Cosa si chiede: Stampi dal testo del documento, senza alcuna modifica, il passo che inizia con le parole «A pochi giorni» e si arresta dopo «queste sue dichiarazioni?».

Testo del documento:
________________________

A pochi giorni dal suo insediamento si presentò pubblicamente ripetendo ogni volta che ha potuto farlo una sua precisa convinzione, “Matteo Messina Denaro non è il primo dei problemi”. Non erano ancora arrivati i giorni delle operazioni antimafia che hanno dimostrato come a Castelvetrano era viva e vitale un clan fatto anche di insospettabili, al servizio del boss. La pensa ancora in questo modo? E pensa che il procuratore Paolo Borsellino le avrebbe detto bravo per queste sue dichiarazioni?

________________________

Record presentati:
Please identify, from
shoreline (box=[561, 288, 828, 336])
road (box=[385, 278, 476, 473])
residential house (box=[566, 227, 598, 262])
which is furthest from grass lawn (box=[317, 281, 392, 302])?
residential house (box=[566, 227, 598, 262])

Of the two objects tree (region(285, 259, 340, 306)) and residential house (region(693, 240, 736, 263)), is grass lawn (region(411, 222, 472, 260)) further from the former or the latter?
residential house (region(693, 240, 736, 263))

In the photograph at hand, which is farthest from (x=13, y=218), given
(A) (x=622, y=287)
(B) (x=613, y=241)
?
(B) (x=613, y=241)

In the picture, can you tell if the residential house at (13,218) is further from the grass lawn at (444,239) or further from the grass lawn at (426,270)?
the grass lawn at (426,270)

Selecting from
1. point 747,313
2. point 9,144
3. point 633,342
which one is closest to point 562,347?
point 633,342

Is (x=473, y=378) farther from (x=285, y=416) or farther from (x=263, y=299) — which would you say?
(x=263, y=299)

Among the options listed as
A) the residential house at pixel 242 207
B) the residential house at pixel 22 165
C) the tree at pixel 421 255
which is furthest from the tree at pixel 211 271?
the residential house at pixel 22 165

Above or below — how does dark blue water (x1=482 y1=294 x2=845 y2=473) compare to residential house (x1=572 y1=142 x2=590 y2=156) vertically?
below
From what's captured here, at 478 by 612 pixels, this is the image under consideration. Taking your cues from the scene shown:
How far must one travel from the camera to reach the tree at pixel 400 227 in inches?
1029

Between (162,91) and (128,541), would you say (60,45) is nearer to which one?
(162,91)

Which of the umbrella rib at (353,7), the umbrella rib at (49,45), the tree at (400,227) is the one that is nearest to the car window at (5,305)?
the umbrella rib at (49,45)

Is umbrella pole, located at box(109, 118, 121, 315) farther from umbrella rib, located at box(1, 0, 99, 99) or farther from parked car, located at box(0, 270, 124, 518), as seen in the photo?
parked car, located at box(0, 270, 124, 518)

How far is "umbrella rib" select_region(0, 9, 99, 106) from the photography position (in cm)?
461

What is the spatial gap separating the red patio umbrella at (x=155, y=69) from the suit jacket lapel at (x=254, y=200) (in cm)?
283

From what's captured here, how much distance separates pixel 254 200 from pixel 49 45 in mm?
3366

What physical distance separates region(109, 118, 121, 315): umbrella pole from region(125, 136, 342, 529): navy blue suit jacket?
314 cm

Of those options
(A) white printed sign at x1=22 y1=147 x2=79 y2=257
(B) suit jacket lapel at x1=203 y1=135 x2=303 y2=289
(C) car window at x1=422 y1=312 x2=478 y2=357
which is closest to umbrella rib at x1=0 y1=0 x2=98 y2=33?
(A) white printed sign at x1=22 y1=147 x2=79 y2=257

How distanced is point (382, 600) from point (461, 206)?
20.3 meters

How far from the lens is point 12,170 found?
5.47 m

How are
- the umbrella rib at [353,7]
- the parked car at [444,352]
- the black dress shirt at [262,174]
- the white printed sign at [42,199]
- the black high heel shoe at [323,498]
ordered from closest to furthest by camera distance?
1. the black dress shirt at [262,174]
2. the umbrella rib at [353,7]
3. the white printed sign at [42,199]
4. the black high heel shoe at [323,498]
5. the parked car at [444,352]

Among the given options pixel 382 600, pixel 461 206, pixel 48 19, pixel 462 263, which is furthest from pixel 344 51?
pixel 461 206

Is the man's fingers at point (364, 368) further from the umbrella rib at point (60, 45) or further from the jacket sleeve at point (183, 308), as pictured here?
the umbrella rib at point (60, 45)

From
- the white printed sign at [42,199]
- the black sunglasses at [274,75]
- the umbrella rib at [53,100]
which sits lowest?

________________________

La risposta:
A pochi giorni dal suo insediamento si presentò pubblicamente ripetendo ogni volta che ha potuto farlo una sua precisa convinzione, “Matteo Messina Denaro non è il primo dei problemi”. Non erano ancora arrivati i giorni delle operazioni antimafia che hanno dimostrato come a Castelvetrano era viva e vitale un clan fatto anche di insospettabili, al servizio del boss. La pensa ancora in questo modo? E pensa che il procuratore Paolo Borsellino le avrebbe detto bravo per queste sue dichiarazioni?